Uns erreichte neulich die Frage „Wozu sind Monaden eigentlich in dynamisch getypten Sprachen“ gut? In Haskell zum Beispiel sind ja Monaden fast allgegenwärtig und haben dort insbesondere die Aufgabe, anhand der Typen deutlich zu machen, mit welchen Effekte ein Entwickler bei der Auswertung eines Ausdrucks rechnen muss. Da Typen in dynamisch getypten Sprachen im Programmtext nicht direkt sichtbar sind, ist die Frage legitim, da viele Monaden nur jeweils einen Wert als Resultat einer Berechnung mit Seiteneffekten produzieren. Es gibt allerdings auch Monaden, die mehr leisten - wie zum Beispiel die Monade der Wahrscheinlichkeitsverteilungen.
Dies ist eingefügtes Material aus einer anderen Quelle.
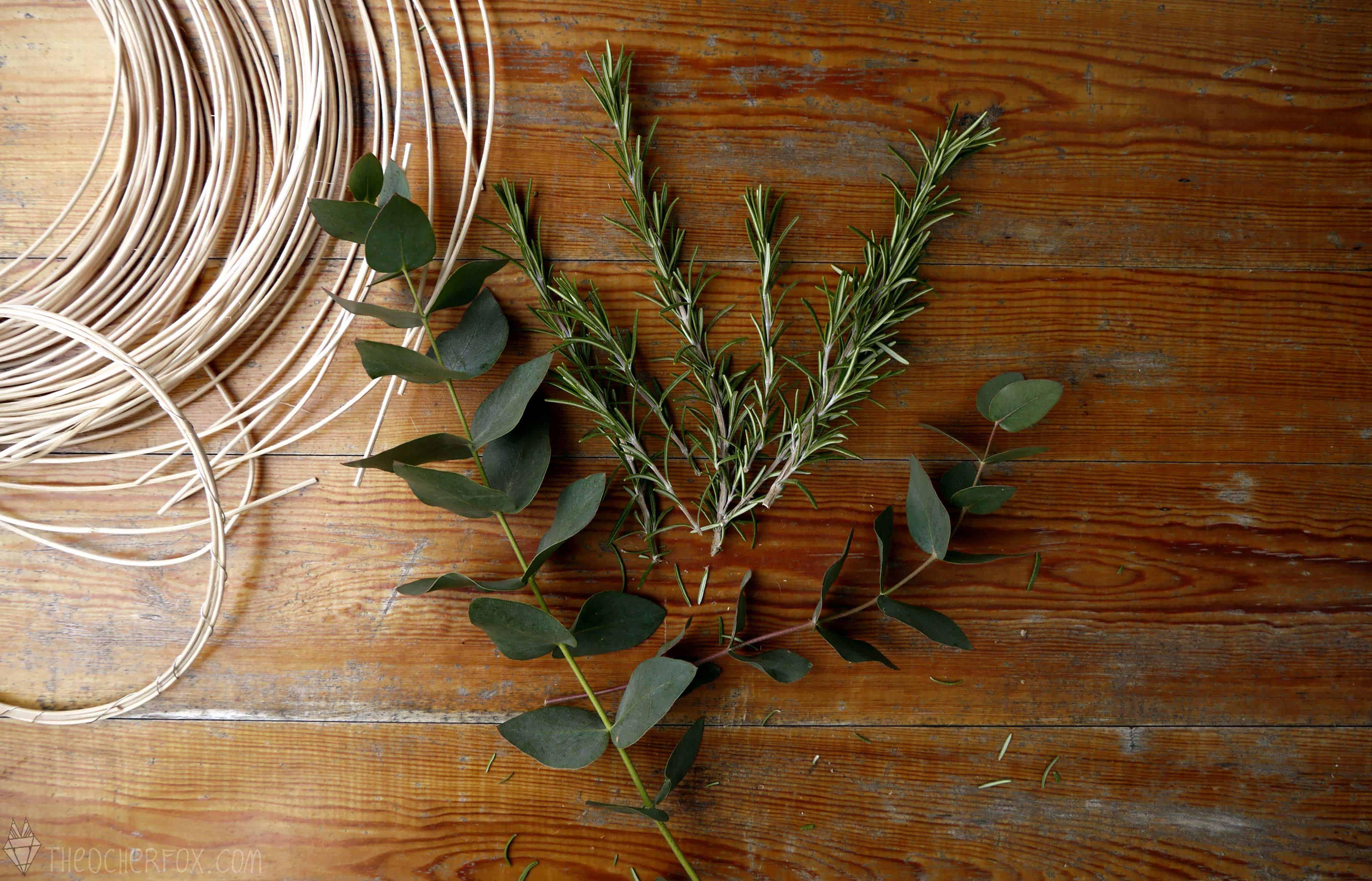Eukalyptus, Rosmarin, Oliven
Um die geht es in diesem Beitrag - und zwar in einer dynamisch getypten Sprache, nämlich in Racket. Racket bietet für diese Anwendung relevante Abstraktionsmöglichkeiten, die noch über die Fähigkeiten von Haskell hinausgehen. Es wird nur rudimentäres Racket vorausgesetzt, wie zum Beispiel in unserem früheren Posting erläutert.

Zunächst mal gibt es auch in Uwe Schmidts Posting zu Monaden in Haskell ein Beispiel für eine Monade, die nicht bloß „einen Wert nach Effekten“ liefert, nämlich die Nichtdeterminismus-Monade, die erlaubt, aus einem Ausdruck gleich mehrere mögliche Werte zu liefern. Das ist bei dem dortigen Interpreter hauptsächlich ein Gimmick, aber die Idee lässt sich zu einer Monade ausbauen, mit der Wahrscheinlichkeits-Szenarien bewertet werden können.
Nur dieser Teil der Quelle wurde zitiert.